Unease as rail campaign support grows
Campaigners for the return of rail to the public sector are feeling uncomfortable. Demanding an end to private profiteering in the rail industry used to be the preserve of the rail unions and the political left. We felt at home as a principled minority. Now we increasingly find ourselves in the majority. It doesn’t feel right.
Even Tories are starting to question the franchising that was cobbled together by John Major to accommodate something that even the evil Thatcher called ‘a privatisation too far’. The aim of the legislation was spelled out. Firstly, it was to introduce competition. That hasn’t happened. There is no competition on lines. Secondly it was supposed to make rail more efficient. That has not happened, as the McNulty Report points out with great clarity. And thirdly it was supposed to cut public subsidies. That has not happened. They have increased year on year. So the Tories defend the current system for no other reason than they introduced it two decades ago. They are finding it increasingly difficult as the grumbles of their south-east commuter-belt backers begin to turn into snarls as prices rise and service doesn’t.

** Explore the material **
a) Summarize the rail article in two sentences.
b) Answer these questions using the rail article.
(i) Who put together the franchising system?
(ii) Which report shows that rail has not become more efficient?
(iii) What has happened to public subsidies?
c) Translate this sentence from the rail article into French: "Now we increasingly find ourselves in the majority."
The material after this point has no connection to the rail article.

** Dataset section **
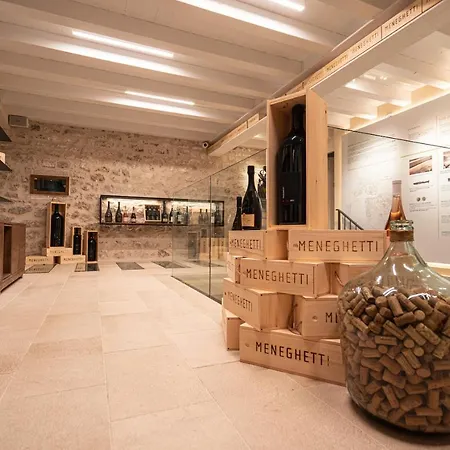 Apartman Porta Maestra Hvar Town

** Solutions to the tasks **
a) Campaigners who want rail returned to the public sector feel uneasy now that their once-minority view is becoming the majority one, with even Tories questioning the franchising system John Major introduced. That system has failed its three stated aims of introducing competition, improving efficiency and cutting public subsidies, and Tories defend it only because they created it, even as their south-east commuter backers grow angry over rising prices.

b)
(i) John Major
(ii) The McNulty Report
(iii) They have increased year on year.

c) Maintenant, nous nous retrouvons de plus en plus dans la majorité.